Explore o material –
[a] Segundo a entrevista, qual é o tema do segundo filme da série?
[b] Reproduza o trecho da entrevista que vai de "E que papel" até "configuração de poder?", incluindo essas palavras.

Texto de origem –
LAURA POITRAS - Tenho trabalhado nessa série de filmes por mais de uma década. O primeiro filme documentou a guerra no Iraque, e o segundo é sobre Guantanamo [prisão americana em território cubano que abriga acusados de terrorismo], e esse é sobre vigilância. Sabemos que depois do 11 de Setembro diversas coisas aconteceram. Começamos a criar a estrutura do que a gente vê hoje, como a guerra no Iraque e no Afeganistão, e também a NSA espionando cidadãos americanos, e usando informações de maneira muito mais indiscriminada, de pessoas que não são suspeitas. Venho tentando contar essa história, da direção que o meu país tomou e questionando: é essa a direção que queremos? É esse o país que nós queremos ser?

Se você tivesse que resumir o que aconteceu depois do 11 de Setembro, o que diria?

O que temos visto é uma ampla expansão dos poderes do governo e da confidencialidade, e um distanciamento de princípios básicos do Estado de Direito. Temos decisões tomadas em segredo, sem supervisão democrática, temos ações unilaterais e uma cultura de impunidade, por meio da qual o governo americano pode fazer coisas como torturar pessoas, mantê-las em Guantanamo por mais de uma década sem nunca ser responsabilizado, e ninguém é cobrado por essas coisas. Temos um governo que persegue delatores, jornalistas, ou seja, as pessoas que estão tentando cobrar o governo e acabam sendo responsabilizadas.

E que papel a comercialização e globalização da internet teve nesse processo?

É bastante difícil separar essa comercialização desse aumento de poder governamental. Com a internet, a gente tem empresas privadas guardando uma vasta quantidade de informação sobre cidadãos, e temos uma capacidade pequena de fiscalizar como essa informação pode ser usada e vendida.

Qual a importância desses gigantes da tecnologia nessa nova configuração de poder?

Material fornecido –
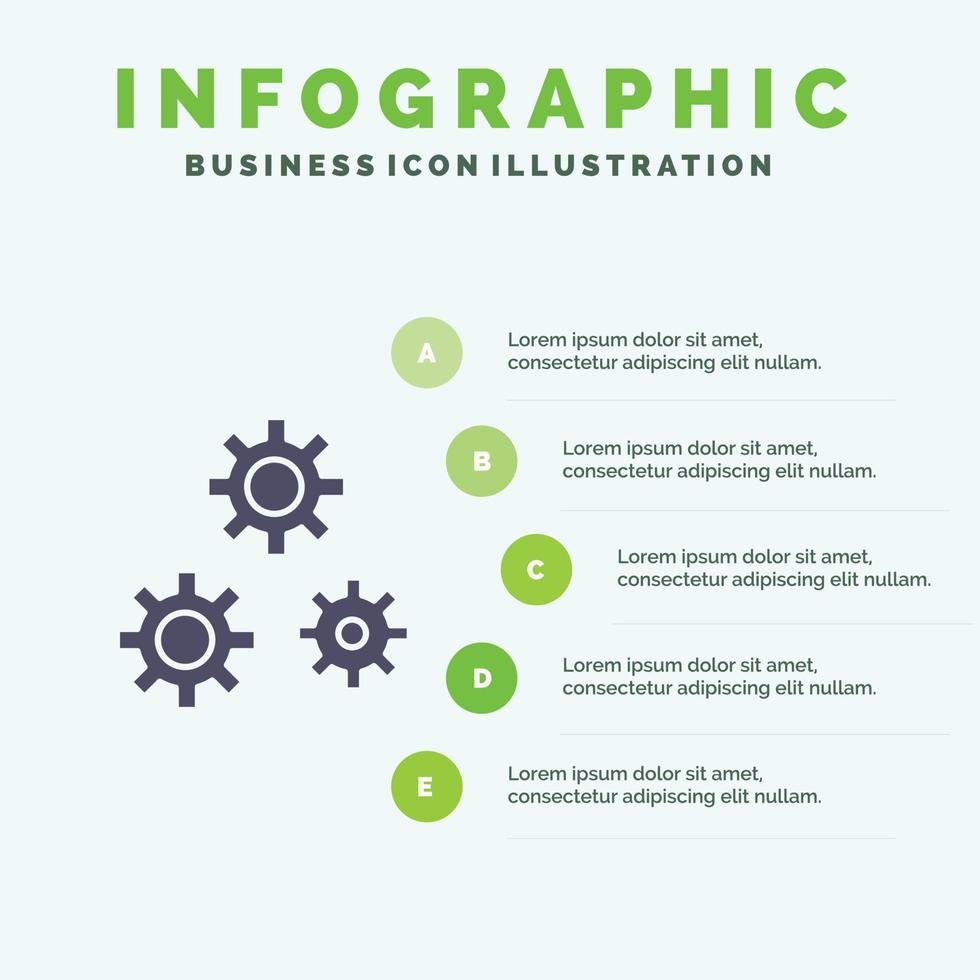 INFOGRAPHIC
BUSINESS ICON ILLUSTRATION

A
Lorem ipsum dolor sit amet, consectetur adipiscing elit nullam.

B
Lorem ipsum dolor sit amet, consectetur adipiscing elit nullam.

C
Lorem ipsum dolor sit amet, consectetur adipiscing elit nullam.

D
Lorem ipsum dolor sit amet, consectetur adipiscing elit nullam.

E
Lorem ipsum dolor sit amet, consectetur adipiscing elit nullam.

* * *

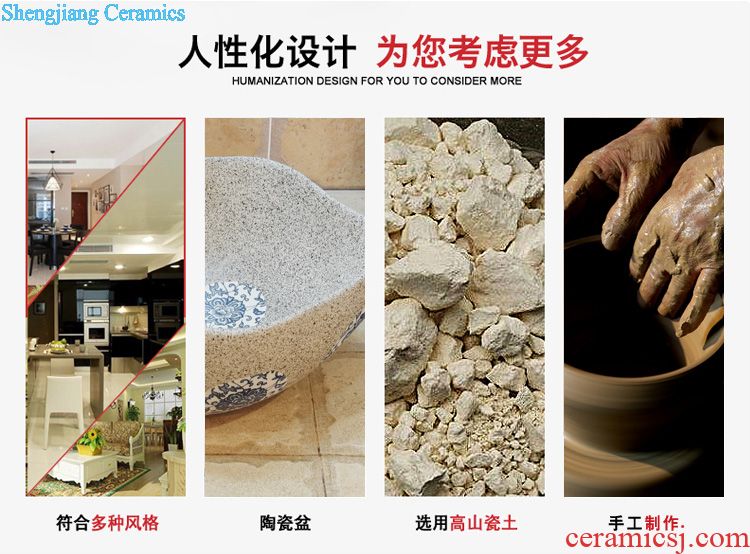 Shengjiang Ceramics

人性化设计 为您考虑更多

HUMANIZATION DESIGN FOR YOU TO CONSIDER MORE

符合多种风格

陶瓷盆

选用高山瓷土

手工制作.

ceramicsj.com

==

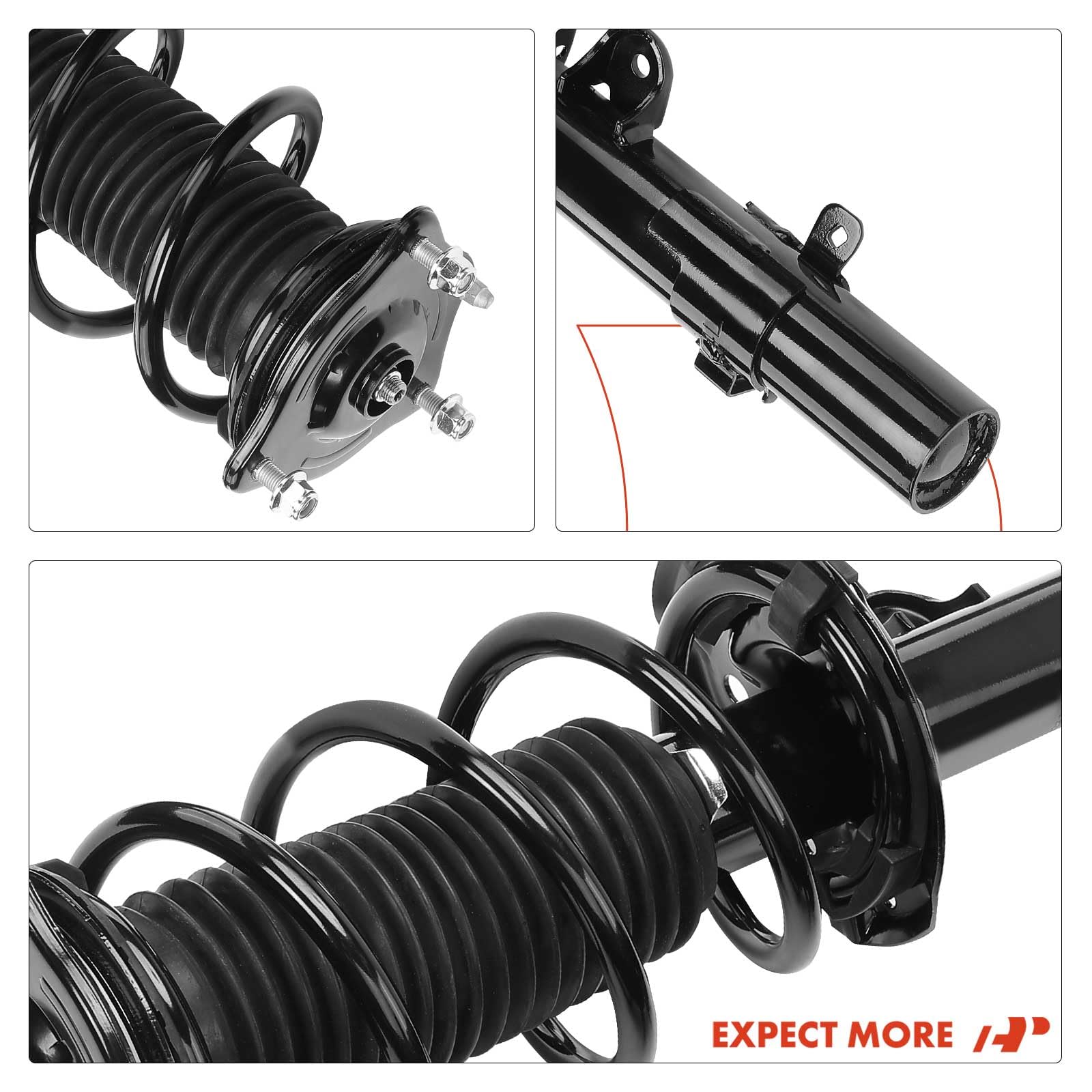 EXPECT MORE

Respostas abaixo –
[a] Guantanamo.

[b]
E que papel a comercialização e globalização da internet teve nesse processo?

É bastante difícil separar essa comercialização desse aumento de poder governamental. Com a internet, a gente tem empresas privadas guardando uma vasta quantidade de informação sobre cidadãos, e temos uma capacidade pequena de fiscalizar como essa informação pode ser usada e vendida.

Qual a importância desses gigantes da tecnologia nessa nova configuração de poder?